### [Directions]
[1] Copy the ESP8266 water pump text word for word, from "The following components" up to and including "can be bought.".
[2] Write the next part of the ESP8266 water pump text, picking up after its last sentence.

### [Source]
——————
The following components are needed

  • Plastic container for reservoir. I have used a 1.5 litre mouthwash bottle or even better a 2 litre plastic food jar
  • ESP8266 module. I used an ESP-12F which has good deep sleep characteristics
  • Small submersible aquarium water pump
  • Tubing. I used some sheath from a co-ax cable which had the right diameter to fit tightly onto pump but suitable tubing can be bought.
  • 18650 battery and battery holder
  • LIPO micro USB charger
  • Moisture detector for auto mode
  • LDO low quiescent current 3.3V regulator. I used XC6203
  • Resistors 4K7, 10K, 100K, 220K, 560K
  • n channel MOSFET low threshold driver. I used AO3400
  • Diode, 1N4148
  • 220uF 6V Decoupling capacitor
  • Small piece of pcb prototype board
  • Slide Power switch
  • Small push buttons (2) (6mm square)
  • 2 3pin connectors for motor and moisture sensor
  • Hook up wire
  • 3D printed enclosure design available at
  • Velcro to attach enclosure to reservoir, or hot glue could be used for permanent attachment. For the food jar version I hot glues to the lid.

The following tools are needed

  • Fine Point soldering iron
  • Hot glue gun
  • Hobby Knife

Step 2: Operation

Important The outlet nozzle should be positioned higher than the reservoir water level. Otherwise once a pulse of water starts then siphoning can draw extra water through the pump even when the motor stops.
——————
### [Entries]
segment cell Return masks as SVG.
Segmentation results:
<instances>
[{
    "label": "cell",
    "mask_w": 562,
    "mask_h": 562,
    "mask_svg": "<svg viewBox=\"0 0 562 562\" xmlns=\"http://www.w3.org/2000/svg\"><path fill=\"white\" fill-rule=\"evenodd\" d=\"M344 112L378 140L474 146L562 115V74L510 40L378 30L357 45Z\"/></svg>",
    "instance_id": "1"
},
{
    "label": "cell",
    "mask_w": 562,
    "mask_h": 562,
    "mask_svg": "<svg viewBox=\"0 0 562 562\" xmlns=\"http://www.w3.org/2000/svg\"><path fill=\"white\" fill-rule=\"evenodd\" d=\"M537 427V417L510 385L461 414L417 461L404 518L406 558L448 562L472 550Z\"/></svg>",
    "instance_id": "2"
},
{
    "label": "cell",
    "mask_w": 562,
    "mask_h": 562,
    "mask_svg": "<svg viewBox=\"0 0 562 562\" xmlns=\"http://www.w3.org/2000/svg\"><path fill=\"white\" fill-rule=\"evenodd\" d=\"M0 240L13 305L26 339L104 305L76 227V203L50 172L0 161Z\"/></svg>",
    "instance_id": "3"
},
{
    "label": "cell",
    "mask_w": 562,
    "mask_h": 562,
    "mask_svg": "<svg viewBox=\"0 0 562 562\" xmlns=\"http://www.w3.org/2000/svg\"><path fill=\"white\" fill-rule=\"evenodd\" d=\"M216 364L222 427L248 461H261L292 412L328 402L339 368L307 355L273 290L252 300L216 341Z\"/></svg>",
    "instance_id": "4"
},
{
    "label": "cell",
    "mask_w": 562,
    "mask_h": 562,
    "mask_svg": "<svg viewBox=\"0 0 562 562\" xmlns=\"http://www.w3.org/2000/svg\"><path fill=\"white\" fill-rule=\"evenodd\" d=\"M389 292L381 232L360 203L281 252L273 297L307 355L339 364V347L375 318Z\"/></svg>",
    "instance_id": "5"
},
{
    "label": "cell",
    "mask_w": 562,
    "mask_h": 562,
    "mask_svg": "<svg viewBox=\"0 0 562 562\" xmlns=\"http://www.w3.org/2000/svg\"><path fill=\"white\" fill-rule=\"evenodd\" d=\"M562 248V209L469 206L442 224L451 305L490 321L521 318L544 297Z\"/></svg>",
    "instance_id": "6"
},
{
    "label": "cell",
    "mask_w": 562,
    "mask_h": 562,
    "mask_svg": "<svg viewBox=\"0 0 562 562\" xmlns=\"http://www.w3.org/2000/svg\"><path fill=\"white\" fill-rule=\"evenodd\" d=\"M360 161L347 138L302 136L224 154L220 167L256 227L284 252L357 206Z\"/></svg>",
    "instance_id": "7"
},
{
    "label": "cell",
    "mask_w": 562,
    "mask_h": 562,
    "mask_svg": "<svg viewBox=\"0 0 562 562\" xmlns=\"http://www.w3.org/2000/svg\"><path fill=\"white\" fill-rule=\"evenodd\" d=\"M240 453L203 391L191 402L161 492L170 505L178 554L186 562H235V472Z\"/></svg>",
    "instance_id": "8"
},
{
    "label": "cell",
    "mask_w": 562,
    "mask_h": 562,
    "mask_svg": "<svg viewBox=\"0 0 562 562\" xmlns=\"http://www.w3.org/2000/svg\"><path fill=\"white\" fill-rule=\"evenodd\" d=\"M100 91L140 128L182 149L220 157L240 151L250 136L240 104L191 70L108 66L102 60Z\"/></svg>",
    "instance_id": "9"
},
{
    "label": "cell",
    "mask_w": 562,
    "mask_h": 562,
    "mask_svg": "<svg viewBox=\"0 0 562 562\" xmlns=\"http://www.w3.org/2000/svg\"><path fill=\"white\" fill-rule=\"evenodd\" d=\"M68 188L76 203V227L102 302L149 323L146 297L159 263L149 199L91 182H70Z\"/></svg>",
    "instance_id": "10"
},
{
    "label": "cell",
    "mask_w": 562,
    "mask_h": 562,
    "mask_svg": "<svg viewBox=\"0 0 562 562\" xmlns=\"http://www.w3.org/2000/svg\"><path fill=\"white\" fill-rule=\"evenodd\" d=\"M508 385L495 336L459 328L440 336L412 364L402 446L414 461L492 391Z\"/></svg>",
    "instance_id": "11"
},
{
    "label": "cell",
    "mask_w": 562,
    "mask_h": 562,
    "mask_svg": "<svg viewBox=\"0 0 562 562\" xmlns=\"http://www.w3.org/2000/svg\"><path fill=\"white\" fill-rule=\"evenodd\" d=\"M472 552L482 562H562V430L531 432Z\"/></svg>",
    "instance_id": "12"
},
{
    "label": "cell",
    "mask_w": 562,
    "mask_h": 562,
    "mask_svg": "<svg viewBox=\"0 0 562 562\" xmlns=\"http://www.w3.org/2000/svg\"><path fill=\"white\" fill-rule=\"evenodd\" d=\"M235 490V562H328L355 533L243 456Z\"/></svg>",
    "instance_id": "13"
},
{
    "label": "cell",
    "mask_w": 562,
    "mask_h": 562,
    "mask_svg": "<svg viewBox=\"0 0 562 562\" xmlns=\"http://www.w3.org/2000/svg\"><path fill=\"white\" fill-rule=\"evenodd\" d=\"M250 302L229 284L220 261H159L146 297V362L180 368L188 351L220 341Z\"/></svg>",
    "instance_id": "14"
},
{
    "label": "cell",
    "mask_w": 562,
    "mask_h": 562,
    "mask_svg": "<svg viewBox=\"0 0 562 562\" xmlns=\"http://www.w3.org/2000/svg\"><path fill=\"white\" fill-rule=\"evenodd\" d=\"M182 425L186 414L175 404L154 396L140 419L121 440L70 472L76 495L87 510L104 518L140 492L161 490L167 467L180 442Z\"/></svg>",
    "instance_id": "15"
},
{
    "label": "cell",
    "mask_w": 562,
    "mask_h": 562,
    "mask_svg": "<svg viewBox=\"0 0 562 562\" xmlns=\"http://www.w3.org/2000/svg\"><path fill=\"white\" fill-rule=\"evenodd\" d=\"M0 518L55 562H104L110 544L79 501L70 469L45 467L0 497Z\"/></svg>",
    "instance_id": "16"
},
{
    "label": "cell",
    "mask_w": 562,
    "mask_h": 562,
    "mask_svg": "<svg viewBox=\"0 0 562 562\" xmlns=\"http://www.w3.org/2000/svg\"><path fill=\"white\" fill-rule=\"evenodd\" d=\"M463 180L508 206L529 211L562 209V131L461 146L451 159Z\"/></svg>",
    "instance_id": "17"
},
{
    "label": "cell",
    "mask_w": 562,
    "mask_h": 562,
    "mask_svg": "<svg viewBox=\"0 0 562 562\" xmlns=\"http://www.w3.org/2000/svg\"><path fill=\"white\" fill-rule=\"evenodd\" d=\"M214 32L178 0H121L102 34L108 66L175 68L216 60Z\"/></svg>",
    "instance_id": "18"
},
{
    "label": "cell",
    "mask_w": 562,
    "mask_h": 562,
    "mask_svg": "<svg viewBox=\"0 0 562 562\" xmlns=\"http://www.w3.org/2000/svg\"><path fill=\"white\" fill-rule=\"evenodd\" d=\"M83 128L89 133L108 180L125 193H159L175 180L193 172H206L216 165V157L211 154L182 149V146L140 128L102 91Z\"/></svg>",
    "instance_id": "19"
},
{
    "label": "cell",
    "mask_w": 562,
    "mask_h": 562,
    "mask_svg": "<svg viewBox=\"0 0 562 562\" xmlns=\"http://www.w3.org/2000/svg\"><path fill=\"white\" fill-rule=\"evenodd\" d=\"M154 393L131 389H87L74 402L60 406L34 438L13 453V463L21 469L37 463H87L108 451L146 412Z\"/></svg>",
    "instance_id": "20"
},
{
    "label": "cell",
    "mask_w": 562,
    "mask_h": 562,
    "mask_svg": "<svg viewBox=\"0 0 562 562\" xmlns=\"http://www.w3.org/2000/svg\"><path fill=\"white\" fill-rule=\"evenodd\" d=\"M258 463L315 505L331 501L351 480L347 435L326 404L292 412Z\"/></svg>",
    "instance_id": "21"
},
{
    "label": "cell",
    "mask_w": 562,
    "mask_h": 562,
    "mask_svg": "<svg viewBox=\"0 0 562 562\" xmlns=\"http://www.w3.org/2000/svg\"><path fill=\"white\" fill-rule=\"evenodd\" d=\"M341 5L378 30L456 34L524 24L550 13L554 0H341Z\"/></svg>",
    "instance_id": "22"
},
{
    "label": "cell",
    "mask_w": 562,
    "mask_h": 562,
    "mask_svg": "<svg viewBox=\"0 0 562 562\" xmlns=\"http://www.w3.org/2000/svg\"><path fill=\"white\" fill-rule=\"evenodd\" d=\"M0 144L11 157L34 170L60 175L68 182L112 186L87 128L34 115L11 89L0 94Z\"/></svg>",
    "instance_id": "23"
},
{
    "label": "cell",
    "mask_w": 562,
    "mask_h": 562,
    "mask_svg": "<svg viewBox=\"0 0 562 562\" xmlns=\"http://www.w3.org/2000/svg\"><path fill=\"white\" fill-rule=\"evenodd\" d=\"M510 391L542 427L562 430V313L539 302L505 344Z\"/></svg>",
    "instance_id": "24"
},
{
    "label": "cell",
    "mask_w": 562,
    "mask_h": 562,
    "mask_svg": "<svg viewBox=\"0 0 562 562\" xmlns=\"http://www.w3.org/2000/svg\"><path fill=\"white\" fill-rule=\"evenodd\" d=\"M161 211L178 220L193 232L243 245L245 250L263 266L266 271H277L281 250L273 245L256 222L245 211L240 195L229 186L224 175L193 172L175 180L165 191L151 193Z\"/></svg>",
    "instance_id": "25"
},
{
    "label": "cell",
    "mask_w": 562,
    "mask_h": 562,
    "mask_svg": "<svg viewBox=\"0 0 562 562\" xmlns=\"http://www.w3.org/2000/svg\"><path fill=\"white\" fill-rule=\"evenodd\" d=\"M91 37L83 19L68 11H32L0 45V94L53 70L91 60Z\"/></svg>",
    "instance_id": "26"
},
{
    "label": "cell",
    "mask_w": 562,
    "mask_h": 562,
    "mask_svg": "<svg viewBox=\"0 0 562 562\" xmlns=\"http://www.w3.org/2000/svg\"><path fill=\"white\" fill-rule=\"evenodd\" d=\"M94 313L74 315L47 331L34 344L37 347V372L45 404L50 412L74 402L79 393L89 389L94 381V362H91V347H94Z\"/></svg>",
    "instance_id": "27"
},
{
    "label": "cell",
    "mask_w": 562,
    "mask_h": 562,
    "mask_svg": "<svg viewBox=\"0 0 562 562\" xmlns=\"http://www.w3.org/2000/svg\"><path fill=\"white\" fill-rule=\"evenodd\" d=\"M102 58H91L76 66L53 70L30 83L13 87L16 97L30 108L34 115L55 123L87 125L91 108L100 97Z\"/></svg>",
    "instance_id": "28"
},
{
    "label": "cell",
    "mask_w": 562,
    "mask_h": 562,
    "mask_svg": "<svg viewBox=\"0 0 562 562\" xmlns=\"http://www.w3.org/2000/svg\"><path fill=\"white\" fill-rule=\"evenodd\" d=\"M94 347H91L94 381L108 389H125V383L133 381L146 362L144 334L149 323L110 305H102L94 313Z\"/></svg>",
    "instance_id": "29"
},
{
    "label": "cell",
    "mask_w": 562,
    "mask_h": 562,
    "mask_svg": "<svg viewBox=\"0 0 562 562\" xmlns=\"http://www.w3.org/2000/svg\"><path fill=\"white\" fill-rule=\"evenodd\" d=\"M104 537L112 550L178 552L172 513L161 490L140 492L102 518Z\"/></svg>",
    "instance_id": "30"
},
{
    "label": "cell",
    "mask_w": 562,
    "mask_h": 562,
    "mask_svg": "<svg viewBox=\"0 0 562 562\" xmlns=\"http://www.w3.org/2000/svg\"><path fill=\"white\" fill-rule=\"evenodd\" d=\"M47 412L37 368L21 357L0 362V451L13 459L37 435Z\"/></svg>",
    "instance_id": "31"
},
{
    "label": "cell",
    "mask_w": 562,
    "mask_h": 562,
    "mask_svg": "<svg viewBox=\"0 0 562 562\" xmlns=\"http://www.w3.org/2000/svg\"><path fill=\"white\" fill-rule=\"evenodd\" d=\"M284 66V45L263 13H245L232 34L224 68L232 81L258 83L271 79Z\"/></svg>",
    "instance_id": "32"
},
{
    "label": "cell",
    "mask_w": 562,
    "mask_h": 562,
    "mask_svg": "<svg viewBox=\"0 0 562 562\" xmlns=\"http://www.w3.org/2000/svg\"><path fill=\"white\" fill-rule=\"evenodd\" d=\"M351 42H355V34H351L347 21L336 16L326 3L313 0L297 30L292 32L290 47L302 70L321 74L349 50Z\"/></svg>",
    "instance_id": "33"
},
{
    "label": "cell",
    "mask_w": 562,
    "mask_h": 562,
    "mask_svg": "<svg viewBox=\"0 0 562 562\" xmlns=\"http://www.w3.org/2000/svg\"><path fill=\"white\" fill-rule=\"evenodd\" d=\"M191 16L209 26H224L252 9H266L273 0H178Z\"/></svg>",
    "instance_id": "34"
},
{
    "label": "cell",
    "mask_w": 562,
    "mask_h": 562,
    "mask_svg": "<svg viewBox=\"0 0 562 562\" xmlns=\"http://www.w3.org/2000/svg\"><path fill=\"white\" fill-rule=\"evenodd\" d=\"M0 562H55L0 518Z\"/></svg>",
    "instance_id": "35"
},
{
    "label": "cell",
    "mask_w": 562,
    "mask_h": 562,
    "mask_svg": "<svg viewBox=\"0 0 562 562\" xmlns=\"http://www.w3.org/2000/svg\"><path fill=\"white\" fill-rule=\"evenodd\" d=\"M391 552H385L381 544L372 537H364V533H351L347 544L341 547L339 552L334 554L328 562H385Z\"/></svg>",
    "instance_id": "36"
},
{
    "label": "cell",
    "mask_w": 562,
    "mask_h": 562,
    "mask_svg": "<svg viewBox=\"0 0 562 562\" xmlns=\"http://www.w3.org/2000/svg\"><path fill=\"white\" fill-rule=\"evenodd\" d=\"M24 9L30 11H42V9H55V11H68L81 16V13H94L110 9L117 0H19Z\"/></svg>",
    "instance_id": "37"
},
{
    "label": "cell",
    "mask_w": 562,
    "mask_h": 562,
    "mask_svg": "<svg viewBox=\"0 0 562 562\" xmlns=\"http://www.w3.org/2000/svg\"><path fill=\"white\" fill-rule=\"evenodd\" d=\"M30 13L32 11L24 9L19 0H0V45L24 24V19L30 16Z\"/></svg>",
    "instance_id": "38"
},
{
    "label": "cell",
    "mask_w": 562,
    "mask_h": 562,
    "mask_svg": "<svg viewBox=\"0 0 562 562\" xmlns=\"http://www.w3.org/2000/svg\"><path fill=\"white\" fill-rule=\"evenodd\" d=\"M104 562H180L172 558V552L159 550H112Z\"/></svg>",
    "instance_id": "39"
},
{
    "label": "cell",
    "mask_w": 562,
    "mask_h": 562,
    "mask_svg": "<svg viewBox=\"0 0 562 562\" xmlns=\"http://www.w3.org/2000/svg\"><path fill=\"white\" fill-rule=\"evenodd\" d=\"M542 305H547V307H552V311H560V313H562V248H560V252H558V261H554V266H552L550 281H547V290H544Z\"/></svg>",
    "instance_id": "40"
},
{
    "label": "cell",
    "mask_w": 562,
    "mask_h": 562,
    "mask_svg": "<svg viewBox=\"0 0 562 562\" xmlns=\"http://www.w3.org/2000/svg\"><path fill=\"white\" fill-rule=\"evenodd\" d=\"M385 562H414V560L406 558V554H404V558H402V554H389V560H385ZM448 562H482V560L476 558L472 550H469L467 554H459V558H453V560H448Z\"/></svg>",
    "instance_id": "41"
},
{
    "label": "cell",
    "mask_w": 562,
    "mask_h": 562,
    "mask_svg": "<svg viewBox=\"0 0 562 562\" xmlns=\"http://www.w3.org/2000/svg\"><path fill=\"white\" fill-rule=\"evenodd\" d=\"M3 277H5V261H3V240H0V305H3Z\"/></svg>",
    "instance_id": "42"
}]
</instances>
——————
### [Answers for the exercise]
[1]
The following components are needed

  • Plastic container for reservoir. I have used a 1.5 litre mouthwash bottle or even better a 2 litre plastic food jar
  • ESP8266 module. I used an ESP-12F which has good deep sleep characteristics
  • Small submersible aquarium water pump
  • Tubing. I used some sheath from a co-ax cable which had the right diameter to fit tightly onto pump but suitable tubing can be bought.

[2]
Once built and configured the module is totally automatic and will be in deep sleep most of the time.

It will periodically wake up, get the network time from ntp, and get the configuration and schedule.

In interval mode it will see if the configured interval has passed and if so will issue a pulse of water and then go back to sleep.

In moisture mode it will get a reading from the moisture sensor and if on the dry side of the configured threshold it will issue a pulse of water and go back to sleep.

In schedule mode it will do pulses of water at set times during a repeating weekly schedule. Any number of watering events can be set up each week.

As the unit is normally in deep sleep then one cannot access the device normally. However, one of the buttons on the unit acts as a sleep override. If the unit is turned off then back on with the override button held on then it will enter continuous mode (and the button can be released. In continuous mode one can access the unit by browsing to its ip address. Three tabs give access to the schedule, status and configuration.

The status page gives some basic information about its operation, current moisture level, time till next watering event and also a button to do a manual pulse of water.

The schedule page shows the current watering events. An event may be deleted and a new event added.

The config page allows the current configuration settings to be seen. They may be edited and then saved. The configuration items are

  • hostname
  • waterMode - 1=Interval,2=Moisture, 4=Schedule
  • waterInterval - Time in seconds between watering in Interval mode
  • waterPulse - TIme in milliseconds to send a pulse of water
  • moistureLevel - Trigger threshold for moisture watering
  • schedule - Name of schedule file
  • timeZone - TImeZone in hours
  • minutesTimeZone - TIme zone minutes offset
  • sleepInterval - Time in seconds to sleep between check (should be less than 3600)

In continuous mode one can also do a firmware update. If a new binary is prepared in Arduino then access ip/firmware to get a new upload dialogue.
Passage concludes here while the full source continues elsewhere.